**PERMASALAHAN:** Bisakah Anda melanjutkan teks tentang Kerajaan Demak, mulai tepat setelah kalimat terakhirnya?

══ TEKS YANG DIBERIKAN ══

Kerajaan islam pertama di pulau jawa adalah Kerajaan Demak. Pada awalnya Bintoro merupakan salah satu wilayah kekuasaan Kerajaan Majapahit, kemudian Kerajaan Demak muncul menjadi kekuatan yang baru, yang mewarisi legitimasi Kerajaan Majapahit.

Kerajaan Demak didirikan oleh Raden Patah sekitar pada tahun 1475 M, yang masih keturunan dari Kerajaan Majapahit. Tempat Kraton pada masa itu berada di kampung Bintara yang kemudian dikenal dengan Demak Bintoro. Seiring bejalannya waktu, pada masa sunan Prawoto (Raja ke-4), pusat kerajaan dipindahkan di Prawata (Prawoto), dan akhirnya Demak Bintoro berubah nama menjadi Demak Prawoto.

Kerajaan Demaklah menjadi pelopor penyebaran agama Islam di Pulau Jawa dan Indonesia pada umumnya. Tapi, kerajaan ini tidak berumur panjang dan segera mengalami masa kemunduran karena perebutan kekuasaan.

Kerajaan Demak mempunyai dua pelabuhan, yaitu:

  1. Pelabuhan Niaga yang berada di sekitar Bonang, Demak.

═══
══ ENTRI DATA ══

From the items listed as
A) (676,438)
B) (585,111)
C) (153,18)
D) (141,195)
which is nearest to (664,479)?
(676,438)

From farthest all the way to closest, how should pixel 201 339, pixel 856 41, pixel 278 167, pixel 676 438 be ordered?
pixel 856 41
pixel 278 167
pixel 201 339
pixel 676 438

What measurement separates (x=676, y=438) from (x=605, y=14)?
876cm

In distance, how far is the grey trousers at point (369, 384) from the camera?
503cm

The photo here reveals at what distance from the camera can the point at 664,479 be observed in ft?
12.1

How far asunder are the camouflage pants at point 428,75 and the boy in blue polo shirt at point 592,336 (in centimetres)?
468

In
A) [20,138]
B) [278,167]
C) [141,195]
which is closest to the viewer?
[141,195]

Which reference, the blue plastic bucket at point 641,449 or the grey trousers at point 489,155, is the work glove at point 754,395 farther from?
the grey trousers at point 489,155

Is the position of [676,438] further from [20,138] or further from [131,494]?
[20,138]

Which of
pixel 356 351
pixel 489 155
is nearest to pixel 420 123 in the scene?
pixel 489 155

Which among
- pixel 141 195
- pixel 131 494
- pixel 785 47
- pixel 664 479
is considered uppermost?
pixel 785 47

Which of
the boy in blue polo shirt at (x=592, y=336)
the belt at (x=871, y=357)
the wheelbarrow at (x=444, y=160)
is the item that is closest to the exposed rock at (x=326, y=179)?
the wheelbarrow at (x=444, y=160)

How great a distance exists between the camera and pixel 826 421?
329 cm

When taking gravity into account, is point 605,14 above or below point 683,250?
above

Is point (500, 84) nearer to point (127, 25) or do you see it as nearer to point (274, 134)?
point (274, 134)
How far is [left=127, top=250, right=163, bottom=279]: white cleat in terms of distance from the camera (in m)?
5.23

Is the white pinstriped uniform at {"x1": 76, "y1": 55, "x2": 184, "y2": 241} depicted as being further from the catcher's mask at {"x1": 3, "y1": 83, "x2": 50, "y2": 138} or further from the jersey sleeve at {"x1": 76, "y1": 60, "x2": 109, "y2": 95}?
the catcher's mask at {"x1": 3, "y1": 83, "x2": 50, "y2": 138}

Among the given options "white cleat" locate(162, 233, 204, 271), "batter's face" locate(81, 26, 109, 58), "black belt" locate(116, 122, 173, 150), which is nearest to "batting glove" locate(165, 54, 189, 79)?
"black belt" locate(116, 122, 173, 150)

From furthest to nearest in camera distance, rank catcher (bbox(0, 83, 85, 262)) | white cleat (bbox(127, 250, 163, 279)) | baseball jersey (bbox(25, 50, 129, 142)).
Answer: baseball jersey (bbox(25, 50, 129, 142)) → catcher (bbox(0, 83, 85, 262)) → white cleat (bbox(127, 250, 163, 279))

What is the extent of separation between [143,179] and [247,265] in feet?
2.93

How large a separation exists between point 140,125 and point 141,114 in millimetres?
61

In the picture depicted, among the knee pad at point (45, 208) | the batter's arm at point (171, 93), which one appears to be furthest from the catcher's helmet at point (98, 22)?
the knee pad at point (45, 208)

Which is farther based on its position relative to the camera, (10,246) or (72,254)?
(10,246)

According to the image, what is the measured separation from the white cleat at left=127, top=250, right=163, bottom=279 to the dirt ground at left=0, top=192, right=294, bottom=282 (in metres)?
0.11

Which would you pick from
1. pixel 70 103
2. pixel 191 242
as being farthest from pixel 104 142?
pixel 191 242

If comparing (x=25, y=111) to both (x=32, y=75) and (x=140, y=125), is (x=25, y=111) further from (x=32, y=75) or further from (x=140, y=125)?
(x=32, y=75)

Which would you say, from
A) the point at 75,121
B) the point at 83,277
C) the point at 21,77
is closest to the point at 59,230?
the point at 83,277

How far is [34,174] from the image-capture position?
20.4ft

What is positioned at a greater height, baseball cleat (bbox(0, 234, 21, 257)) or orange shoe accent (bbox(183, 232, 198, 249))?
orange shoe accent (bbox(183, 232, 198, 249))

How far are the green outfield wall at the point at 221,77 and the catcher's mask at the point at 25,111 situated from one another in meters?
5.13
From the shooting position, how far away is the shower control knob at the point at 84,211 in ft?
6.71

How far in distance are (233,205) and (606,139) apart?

═══

**HASIL LATIHAN:**
  2. Pelabuhan Militer yang berada di sekitar Teluk Wetan, Jepara.

1. Masa Keemasan Kerajaan Demak

Pada sekitar awal abad ke-16, Kerajaan Demak telah menjadi kerajaan yang kuat di Pulau Jawa. Tidak ada kerajaan lain satupun yang dapat menandingi usaha Kerajaan Demak dalam memperluas wilayah kekuasaan.

Pada saat pemerintahan Pati Unus, Demak merupakan sebuah Kerajaan yang berwawasan Nusantara. Visi Pati Unus adalah menjadikan Demak sebagai kerajaan maritim yang besar.

Pada saat Pemerintahan Sultan Trenggono, telah menyebarkan agama Islam, baik di Jawa Tengah dan Jawa Timur. Kerajaan Demak mulai menguasai daerah-daerah Jawa lainya seperti merebut Sunda Kelapa dari Pajajaran, serta menghalau tentara Portugis yang akan mendarat di sana (1527), dan menaklukkan hampir seluruh Pasundan/Jawa Barat (1528-1540).

Kemudian wilayah-wilayah bekas kekuasaan Kerajaan Majapahit seperti, Tuban (1527), Madura (1528), Madiun (1529), Surabaya dan Pasuruan (1527-1529), Kediri (1529), Malang (1529-1545), dan Blambangan, Kerajaan Hindu terakhir di ujung timur Pulau Jawa (1529-1546).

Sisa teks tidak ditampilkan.